By analyzing existing cross correlation between Calvert Balanced Portfolio and Dow Jones Industrial, you can compare the effects of market volatilities on Calvert Balanced and Dow Jones and check how they will diversify away market risk if combined in the same portfolio for a given time horizon. You can also utilize pair trading strategies of matching a long position in Calvert Balanced with a short position of Dow Jones. Check out your portfolio center. Please also check ongoing floating volatility patterns of Calvert Balanced and Dow Jones.
Diversification Opportunities for Calvert Balanced and Dow Jones
0.64 | Correlation Coefficient |
Poor diversification
The 3 months correlation between Calvert and Dow is 0.64. Overlapping area represents the amount of risk that can be diversified away by holding Calvert Balanced Portfolio and Dow Jones Industrial in the same portfolio, assuming nothing else is changed. The correlation between historical prices or returns on Dow Jones Industrial and Calvert Balanced is a relative statistical measure of the degree to which these equity instruments tend to move together. The correlation coefficient measures the extent to which returns on Calvert Balanced Portfolio are associated (or correlated) with Dow Jones. Values of the correlation coefficient range from -1 to +1, where. The correlation of zero (0) is possible when the price movement of Dow Jones Industrial has no effect on the direction of Calvert Balanced i.e., Calvert Balanced and Dow Jones go up and down completely randomly.

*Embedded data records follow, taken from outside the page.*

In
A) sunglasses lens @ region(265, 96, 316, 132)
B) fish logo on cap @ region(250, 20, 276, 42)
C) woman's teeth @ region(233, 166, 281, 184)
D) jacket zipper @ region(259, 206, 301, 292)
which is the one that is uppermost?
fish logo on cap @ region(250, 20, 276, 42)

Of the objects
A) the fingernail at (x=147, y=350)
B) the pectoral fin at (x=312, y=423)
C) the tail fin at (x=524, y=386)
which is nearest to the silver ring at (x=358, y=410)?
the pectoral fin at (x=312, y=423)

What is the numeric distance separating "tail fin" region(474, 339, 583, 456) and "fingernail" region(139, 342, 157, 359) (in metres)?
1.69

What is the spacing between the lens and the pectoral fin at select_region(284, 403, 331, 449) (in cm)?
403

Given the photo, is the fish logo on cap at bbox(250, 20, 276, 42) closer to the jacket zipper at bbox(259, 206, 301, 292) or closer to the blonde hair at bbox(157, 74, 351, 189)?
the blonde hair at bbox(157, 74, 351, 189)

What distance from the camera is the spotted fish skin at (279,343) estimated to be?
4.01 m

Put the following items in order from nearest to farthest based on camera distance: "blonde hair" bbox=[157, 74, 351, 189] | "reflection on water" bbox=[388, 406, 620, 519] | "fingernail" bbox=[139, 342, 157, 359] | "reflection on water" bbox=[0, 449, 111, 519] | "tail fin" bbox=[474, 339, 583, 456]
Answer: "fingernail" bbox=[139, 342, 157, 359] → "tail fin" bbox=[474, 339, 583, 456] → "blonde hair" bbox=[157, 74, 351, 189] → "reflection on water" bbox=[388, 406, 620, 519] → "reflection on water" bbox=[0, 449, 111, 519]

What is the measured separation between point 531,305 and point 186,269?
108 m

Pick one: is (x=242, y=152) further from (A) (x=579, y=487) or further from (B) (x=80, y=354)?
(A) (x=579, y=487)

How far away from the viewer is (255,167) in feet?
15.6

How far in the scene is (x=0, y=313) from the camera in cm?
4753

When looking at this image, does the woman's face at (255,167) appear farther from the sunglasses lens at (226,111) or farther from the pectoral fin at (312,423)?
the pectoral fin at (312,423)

Pair Corralation between Calvert Balanced and Dow Jones
Assuming the 90 days horizon Calvert Balanced Portfolio is expected to generate 0.6 times more return on investment than Dow Jones. However, Calvert Balanced Portfolio is 1.66 times less risky than Dow Jones. It trades about 0.28 of its potential returns per unit of risk. Dow Jones Industrial is currently generating about 0.15 per unit of risk. If you would invest 4,320 in Calvert Balanced Portfolio on May 7, 2025 and sell it today you would earn a total of 373.00 from holding Calvert Balanced Portfolio or generate 8.63% return on investment over 90 days.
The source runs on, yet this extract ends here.